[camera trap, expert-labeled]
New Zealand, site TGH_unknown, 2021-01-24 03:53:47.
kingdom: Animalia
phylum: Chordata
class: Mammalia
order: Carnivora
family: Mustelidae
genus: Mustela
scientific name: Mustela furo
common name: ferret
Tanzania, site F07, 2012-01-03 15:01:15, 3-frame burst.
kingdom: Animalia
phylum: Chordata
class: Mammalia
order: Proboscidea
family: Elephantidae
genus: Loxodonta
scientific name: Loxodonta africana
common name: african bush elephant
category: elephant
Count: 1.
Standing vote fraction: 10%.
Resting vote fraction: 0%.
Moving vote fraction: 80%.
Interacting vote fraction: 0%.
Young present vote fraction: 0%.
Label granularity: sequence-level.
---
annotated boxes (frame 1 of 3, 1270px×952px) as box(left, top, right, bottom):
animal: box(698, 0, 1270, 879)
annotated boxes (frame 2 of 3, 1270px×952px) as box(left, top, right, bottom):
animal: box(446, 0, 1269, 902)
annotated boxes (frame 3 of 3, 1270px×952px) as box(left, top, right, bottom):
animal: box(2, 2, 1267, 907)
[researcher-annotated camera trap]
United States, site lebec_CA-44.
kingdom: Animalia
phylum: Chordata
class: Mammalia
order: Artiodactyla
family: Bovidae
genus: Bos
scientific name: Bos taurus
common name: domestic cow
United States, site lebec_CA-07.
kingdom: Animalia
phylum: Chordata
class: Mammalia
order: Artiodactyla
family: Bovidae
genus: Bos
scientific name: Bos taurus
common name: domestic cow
================
▶ _WHAT TO DO_
For this task, please set down every entry exactly, with no line left out.

▶ _TASK RESULT_
[camera trap, expert-labeled]
New Zealand, site TGH_unknown, 2021-01-24 03:53:47.
kingdom: Animalia
phylum: Chordata
class: Mammalia
order: Carnivora
family: Mustelidae
genus: Mustela
scientific name: Mustela furo
common name: ferret
Tanzania, site F07, 2012-01-03 15:01:15, 3-frame burst.
kingdom: Animalia
phylum: Chordata
class: Mammalia
order: Proboscidea
family: Elephantidae
genus: Loxodonta
scientific name: Loxodonta africana
common name: african bush elephant
category: elephant
Count: 1.
Standing vote fraction: 10%.
Resting vote fraction: 0%.
Moving vote fraction: 80%.
Interacting vote fraction: 0%.
Young present vote fraction: 0%.
Label granularity: sequence-level.
---
annotated boxes (frame 1 of 3, 1270px×952px) as box(left, top, right, bottom):
animal: box(698, 0, 1270, 879)
annotated boxes (frame 2 of 3, 1270px×952px) as box(left, top, right, bottom):
animal: box(446, 0, 1269, 902)
annotated boxes (frame 3 of 3, 1270px×952px) as box(left, top, right, bottom):
animal: box(2, 2, 1267, 907)
[researcher-annotated camera trap]
United States, site lebec_CA-44.
kingdom: Animalia
phylum: Chordata
class: Mammalia
order: Artiodactyla
family: Bovidae
genus: Bos
scientific name: Bos taurus
common name: domestic cow
United States, site lebec_CA-07.
kingdom: Animalia
phylum: Chordata
class: Mammalia
order: Artiodactyla
family: Bovidae
genus: Bos
scientific name: Bos taurus
common name: domestic cow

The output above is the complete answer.